Uno studio indipendente realizzato sull’efficacia dell’AZT è il cosiddetto "Concorde" pubblicato nell’aprile del 1994 sulla rivista scientifica britannica "The Lancet". E’ stato realizzato da un gruppo di scienziati francesi e inglesi, guidati dai professori M. Seligmann e D.A. Warrell, due autorità mondiali in materia. Questo studio ha concluso che l’AZT non da alcun vantaggio né in termini di sopravvivenza né in termini di progressione della malattia.
Un altro lavoro, pubblicato sul "New England" nel marzo del 1994, ha cercato di valutare la qualità della vita dei pazienti trattati con AZT paragonata con quella di chi non assumeva il farmaco. Il professor Paul Volberding, dell’Università di San Francisco, in questo studio conclude che i pazienti che assumevano il farmaco stavano peggio di quelli che non l’assumevano.
Ma anche in Italia ci si è occupati della sicurezza, dell’efficacia e della sicurezza del farmaco. Esiste una lettera datata 31 agosto 1994, intestata Ministero della Sanità e firmata dall’allora ministro Raffaele Costa che recita: - Ritengo che ci siano sufficienti elementi per una nuova, globale valutazione critica dell’effettivo possesso da parte dell’AZT dei requisiti di sicurezza ed efficacia terapeutica richiesti dalla normativa vigente -. Costa rispondeva ad un dossier critico sull’AZT inviatogli da Paolo Brunetti della casa editrice Andromeda, molto attiva in questo campo, e assicurava un interessamento della Commissione Unica per il Farmaco (CUF). In effetti la CUF venne investita del problema, ma prese tempo, ci fu la crisi di governo, il ministro cambiò.
Nei mesi scorsi abbiamo ripetutamente cercato di conoscere il seguito della storia per poterla raccontare, ma Elio Guzzanti, succeduto a Costa, si è chiuso in un assoluto riserbo.
Resta il fatto che alcuni dicono che il problema AZT non sussiste più, in quanto oggi le nuove frontiere della terapia dell’AIDS si chiamano terapia combinata e cioè l’uso simultaneo di AZT e altri due o tre farmaci con caratteristiche analoghe. Anche in questo caso si portano studi a sostegno della superiorità di questa terapia. Uno di questi studi pubblicato nel dicembre scorso sul "New England" mostra che c’è un miglioramento dei parametri immunitari, ma non dimostra che c’è un miglioramento dell’evoluzione della malattia. E cioè dicono che le analisi vanno meglio, ma non ci dicono se il malato sta meglio!

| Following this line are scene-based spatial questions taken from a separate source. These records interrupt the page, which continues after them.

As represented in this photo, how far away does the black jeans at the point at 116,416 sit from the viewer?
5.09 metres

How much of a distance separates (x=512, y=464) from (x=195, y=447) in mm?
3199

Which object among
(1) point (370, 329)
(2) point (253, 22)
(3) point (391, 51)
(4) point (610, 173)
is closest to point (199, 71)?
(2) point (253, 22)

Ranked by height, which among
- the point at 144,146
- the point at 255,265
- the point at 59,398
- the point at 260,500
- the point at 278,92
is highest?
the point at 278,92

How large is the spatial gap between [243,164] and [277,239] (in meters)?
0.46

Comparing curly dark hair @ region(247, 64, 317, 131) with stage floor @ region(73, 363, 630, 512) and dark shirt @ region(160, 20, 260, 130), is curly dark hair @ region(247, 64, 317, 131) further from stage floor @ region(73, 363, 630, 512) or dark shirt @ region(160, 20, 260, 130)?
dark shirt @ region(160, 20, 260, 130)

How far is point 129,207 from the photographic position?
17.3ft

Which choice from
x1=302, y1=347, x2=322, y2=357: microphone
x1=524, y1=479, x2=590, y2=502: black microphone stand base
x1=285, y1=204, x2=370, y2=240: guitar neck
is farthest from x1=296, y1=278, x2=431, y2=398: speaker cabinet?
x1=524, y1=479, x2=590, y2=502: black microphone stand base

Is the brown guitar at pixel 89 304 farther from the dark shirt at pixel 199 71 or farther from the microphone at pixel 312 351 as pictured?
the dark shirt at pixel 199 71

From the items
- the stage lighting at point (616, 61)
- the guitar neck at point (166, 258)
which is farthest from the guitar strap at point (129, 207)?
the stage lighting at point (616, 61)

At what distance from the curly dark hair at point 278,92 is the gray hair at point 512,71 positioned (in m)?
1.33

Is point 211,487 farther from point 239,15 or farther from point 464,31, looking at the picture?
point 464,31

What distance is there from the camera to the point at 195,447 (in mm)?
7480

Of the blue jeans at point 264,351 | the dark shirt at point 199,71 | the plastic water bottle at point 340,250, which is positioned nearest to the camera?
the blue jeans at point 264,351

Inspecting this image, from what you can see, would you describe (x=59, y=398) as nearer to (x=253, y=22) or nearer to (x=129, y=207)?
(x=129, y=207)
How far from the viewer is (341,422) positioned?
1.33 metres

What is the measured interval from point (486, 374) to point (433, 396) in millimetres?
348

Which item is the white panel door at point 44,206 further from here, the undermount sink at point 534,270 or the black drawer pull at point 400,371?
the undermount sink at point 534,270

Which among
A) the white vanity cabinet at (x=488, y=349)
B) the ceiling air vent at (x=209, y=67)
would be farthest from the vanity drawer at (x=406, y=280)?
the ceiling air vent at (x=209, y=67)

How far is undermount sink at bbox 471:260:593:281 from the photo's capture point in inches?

Altre terapie sono in studio in tutto il mondo. Ma la ricerca più affascinante è quella che riguarda i cosiddetti
"Long Survivors" e cioè quelle persone che, seppur infettate dal virus dieci, quindici anni fa, sono ancora in buona salute.
Chi sono? Sono persone che non hanno mai preso AZT o se lo hanno fatto è stato per poche settimane. Il loro sistema immunitario è in ottimo stato e riesce a tenere a bada il virus.
Dallo studio delle caratteristiche del sistema immunitario di queste persone forse uscirà la soluzione al rebus dell’AIDS.
Francesco Bottaccioli da "Avvenimenti".